Vergänglich bist auch du

Möge der Spätsommer funky sein: Das neue Album der Red Hot Chili Peppers hat gehörig Groove und tut keiner Fliege was zuleide
von  Michael Stadler

Es kann nicht für immer weitergehen, mit den Drogen, mit dem Sex und dem Jungsein, auch nicht für eine Band aus dem ewig sonnigen Kalifornien. Kein Wunder also, dass Sänger Anthony Kiedis heute in Interviews mehr vom Clean-Sein und von seiner dreijährigen Tochter Everly Bear spricht als vom Exzess, über dem schon der Schleier der Nostalgie hängt. 48 Jahre ist Kiedis immerhin alt, und das Cover des zehnten Studio-Albums der Red Hot Chili Peppers, „I’m With You”, gibt sich reduziert und, scheint es, selbstironisch. Eine Fliege, sie taucht auch im Inlay auf und hockt auf Medikamenten, Tabletten, eine Eintagsfliege, die sich wohl an der Verlängerung ihrer Existenz ansaugt. Eine Tablette ähnelt Viagra, und damit wird vielleicht gar das zu bekämpfende Absacken der (künstlerischen?) Potenz angedeutet.

Diese unerträglich launische Fliegenleichtigkeit des Seins ist auf dem Mist von Damien Hirst gewachsen, er zeichnet für das Artwork verantwortlich. Nichts währt ewig, und so hat sich Peppers-Gitarrist John Frusciante mal wieder entschlossen, die Band zu verlassen, was für Josh Klinghoffer, 31 Jahre jung und sowieso schon auf der letzten Tournee dabei gewesen, die Chance zum Einspringen bedeutet. Den Sound lenkt er dabei nicht in furios neue Richtungen, sondern unterstützt den Trend zu noch geschmeidigeren Songs, die genug Härte vorlegen, dass man sich als Zuhörer nicht als Weichei fühlen muss, und dann doch so melodiös daherkommen, dass sie zum Stadion-Rock taugen.
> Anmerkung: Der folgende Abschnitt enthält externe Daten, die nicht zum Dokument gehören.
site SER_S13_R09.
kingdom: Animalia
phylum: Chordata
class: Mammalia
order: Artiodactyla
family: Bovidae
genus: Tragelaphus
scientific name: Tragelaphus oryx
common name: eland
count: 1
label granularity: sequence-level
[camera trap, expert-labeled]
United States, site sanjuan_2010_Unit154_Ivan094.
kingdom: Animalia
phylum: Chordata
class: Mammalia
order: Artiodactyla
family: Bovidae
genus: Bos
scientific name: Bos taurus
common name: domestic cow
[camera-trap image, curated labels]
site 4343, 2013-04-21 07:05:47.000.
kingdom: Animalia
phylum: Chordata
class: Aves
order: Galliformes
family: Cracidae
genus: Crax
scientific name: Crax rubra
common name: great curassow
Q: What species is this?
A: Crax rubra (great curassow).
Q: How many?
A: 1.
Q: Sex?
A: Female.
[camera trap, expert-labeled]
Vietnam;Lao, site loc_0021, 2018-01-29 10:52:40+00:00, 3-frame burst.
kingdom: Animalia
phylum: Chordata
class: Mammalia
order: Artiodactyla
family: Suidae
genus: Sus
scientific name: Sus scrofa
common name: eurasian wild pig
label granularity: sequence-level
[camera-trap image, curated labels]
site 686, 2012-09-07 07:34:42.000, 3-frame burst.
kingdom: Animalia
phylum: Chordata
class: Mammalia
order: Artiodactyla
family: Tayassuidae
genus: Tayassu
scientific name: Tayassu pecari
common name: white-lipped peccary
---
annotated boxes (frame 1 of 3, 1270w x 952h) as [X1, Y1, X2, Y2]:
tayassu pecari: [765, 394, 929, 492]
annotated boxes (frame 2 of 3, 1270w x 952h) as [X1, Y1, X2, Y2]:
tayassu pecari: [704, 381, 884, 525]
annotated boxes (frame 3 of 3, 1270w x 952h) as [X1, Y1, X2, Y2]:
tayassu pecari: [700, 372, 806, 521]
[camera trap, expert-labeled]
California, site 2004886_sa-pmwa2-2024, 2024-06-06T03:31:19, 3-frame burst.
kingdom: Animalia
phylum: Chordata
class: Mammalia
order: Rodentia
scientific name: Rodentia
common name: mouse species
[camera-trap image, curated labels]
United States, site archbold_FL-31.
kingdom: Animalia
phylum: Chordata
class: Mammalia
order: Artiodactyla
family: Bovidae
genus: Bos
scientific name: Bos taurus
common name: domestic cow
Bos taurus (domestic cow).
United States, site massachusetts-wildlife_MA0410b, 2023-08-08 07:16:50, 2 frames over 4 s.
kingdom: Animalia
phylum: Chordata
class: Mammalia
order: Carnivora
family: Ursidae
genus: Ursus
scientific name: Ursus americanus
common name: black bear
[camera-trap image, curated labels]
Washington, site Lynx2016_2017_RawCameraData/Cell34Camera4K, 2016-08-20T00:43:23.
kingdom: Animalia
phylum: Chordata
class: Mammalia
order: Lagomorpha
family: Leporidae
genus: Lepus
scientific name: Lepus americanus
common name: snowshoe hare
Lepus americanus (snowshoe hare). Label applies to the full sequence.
Beim Einstieg überlagern sich die Gitarren, doch bald bricht ein pop-reiner Refrain durch, und Kiedis singt, seine Stimme zunächst verzerrt, nun glasklar von der „Monarchy of Roses”. Bestimmend für den Peppers-Sound bleiben die markanten Bass-Läufe von Flea, der nach dem Doppelalbum „Stadium Arcadium” von 2006 eine Musikschule in L.A. gründete und Jazztrompete studierte. Einmal hat er ein Trompeten-Solo im karibisch klingenden „Did I let you know”, und wenn nicht nur hier der Crossover in den Jazz reicht, mag es die Band doch weiterhin bevorzugt funky.

Besonders „Look Around” könnte zu dem Hit werden, den man eigentlich schon mit „The Adventures of Rain Dance Maggie”, der ersten, eher belanglos klingenden Single-Auskopplung haben will. Im Video sieht man die Band auf einem Dach jammen, am Rand von Venice Beach, springlebendig – jung! – und Kiedis mit einem Schnurrbart, der ihn zum Borat des Alternative Rock macht. So ein Auftritt, so eine CD tut keiner Fliege was zuleide, aber immerhin liefern die Red Hot Chili Peppers den angenehm groovenden Soundtrack für den Spätsommer.